A total of $450,000 of this coinage was struck by the British Royal Mint, according to N. Surrey Garland’s 1895 book, Garland’s Banks, bankers and banking and financial directory of Canada. The coins depict the effigy of Queen Victoria on the obverse and a maple leaf wreath – topped by a crown on every denomination except the cent – on the reverse.
The Currency Act (passed in 1853 and proclaimed on Aug. 1, 1854) “confirmed the ratings of the British sovereign and the US$10 gold eagle that had been in place since the establishment of the Province of Canada in 1841,” according to A History of the Canadian Dollar by the Bank of Canada.
“The British gold sovereign was rated at £1 4s. 4d. local currency or Can$4.8666, while the gold eagle (those minted after 1834 with a gold content of 232.2 grains) was valued at Can$10. British coins, both gold and silver, as well as U.S. gold coins, were legal tender.

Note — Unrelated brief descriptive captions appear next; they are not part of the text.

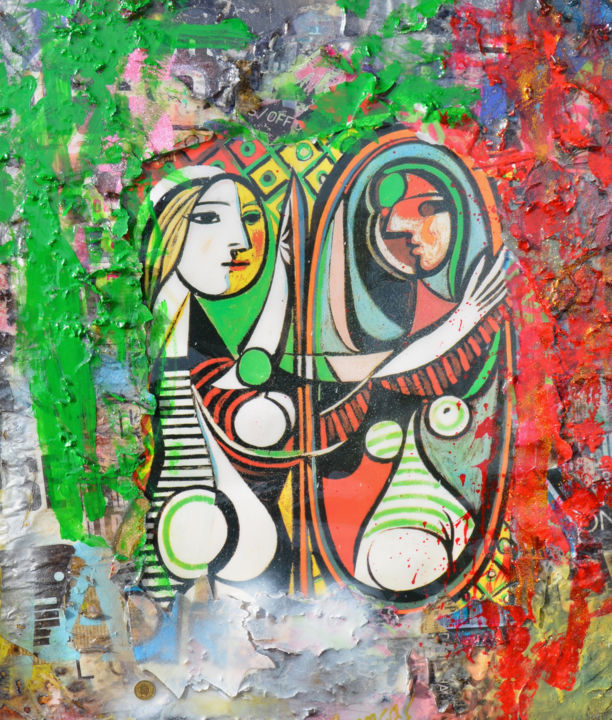 Woman Before Mirror - Picasso Series - Painting,  67x56x4 cm ©2019 by Adriano Cuencas -                                                            Pop Art, Other, Women, Pablo Picasso, Collage, Bunte Kunstwerke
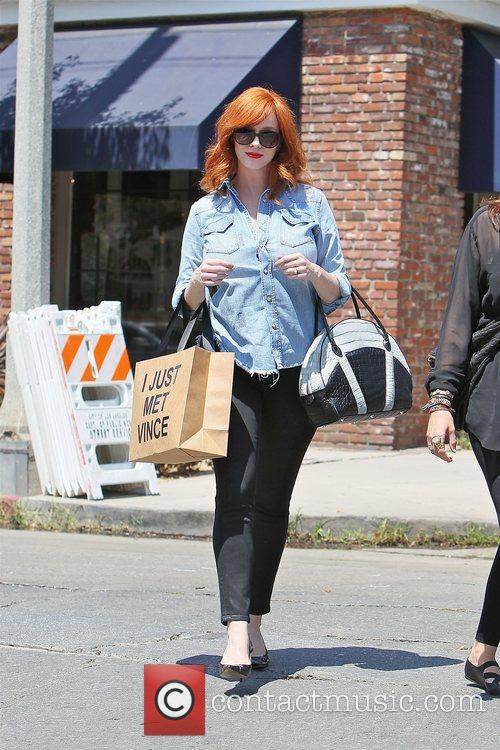 Christina Hendricks out shopping at Boutiques Chloe and...
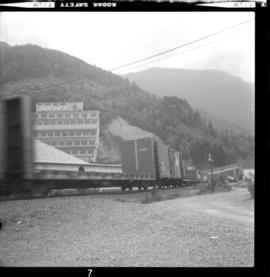 BC Rail Squamish yards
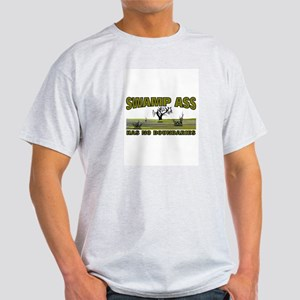 SWAMP ASS (HAS NO BOUNDARIES) Light T-Shirt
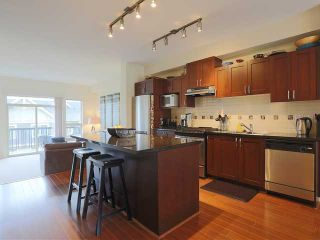 """Photo 5: 184 3105 DAYANEE SPRINGS Boulevard in Coquitlam: Westwood Plateau Townhouse for sale in """"DAYANEE SPRIGS"""" : MLS®# V1057307"""
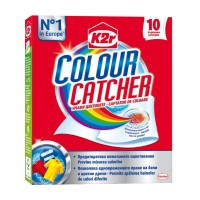Servetele Color Catcher, 10 bucati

Other foreign silver coins, while not legal tender, continued to circulate (McCullough 1984, 110).”
A few years later, decimalization received another boost. After a recommendation from the public accounts committee, the Province of Canada revised the Currency Act in 1857, after which all provincial accounts were kept in dollars.
Certified as About Uncirculated-50 by Canadian Coin Certification Service, this example realized $300 plus buyer’s premium.
Earlier, in April 2014, the U.S.-based Heritage Auctions sold another 1858-dated 20-cent coin, this a pattern specimen, from the George Prager Collection of Canadian Specimen Coins. Certified by Professional Coin Grading Service as Specimen-62, it brought $10,575, including buyer’s premium.